The dragon reappeared again, this time at her side, then behind, his lightning claws slashing faster than thought. Each time, her presence nullified the blows, erasing them like chalk washed from a board. She stood firm, her eyes calm, wings spread, her aura like a shield that refused to waver.
But the dragon only laughed, thunder rolling in his chest. "You erase attacks… but what will you do when the storm itself becomes me?"
Lightning consumed him until his body shrank, compressed into a sleek, five-meter form. His scales tightened, sharper and harder, and his movements blurred into streaks of blinding arcs. He reappeared again, claws scoring against her light, and though her aura held, sparks of electricity scattered through the air.
For the first time, her expression flickered. His speed was no longer simply power—it was inevitability.

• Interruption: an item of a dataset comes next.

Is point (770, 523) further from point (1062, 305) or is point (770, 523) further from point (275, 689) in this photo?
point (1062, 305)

The angel lifted both hands, summoning a radiant barrier, a dome of holy light that purified even the thunder licking around it. But the dragon slammed into it, claw after claw, strike after strike. Each blow dissolved, but each left a faint aftertaste of electricity clinging to the air, like embers refusing to die.
He vanished again, and she spun, wings folding in as she raised her hands just in time to catch his claws. Lightning surged around them both, clashing with purifying fire. The collision split the sky above them, thunder and hymn crashing together in a single deafening roar.
The dragon grinned, his voice like rumbling clouds. "Purity against destruction. Let us see which survives the longer storm."
The angel's gaze hardened, her voice soft yet carrying like a hymn across the battlefield. "And let us see whose will burns brighter."
Their powers collided again, each clash rewriting the sky itself.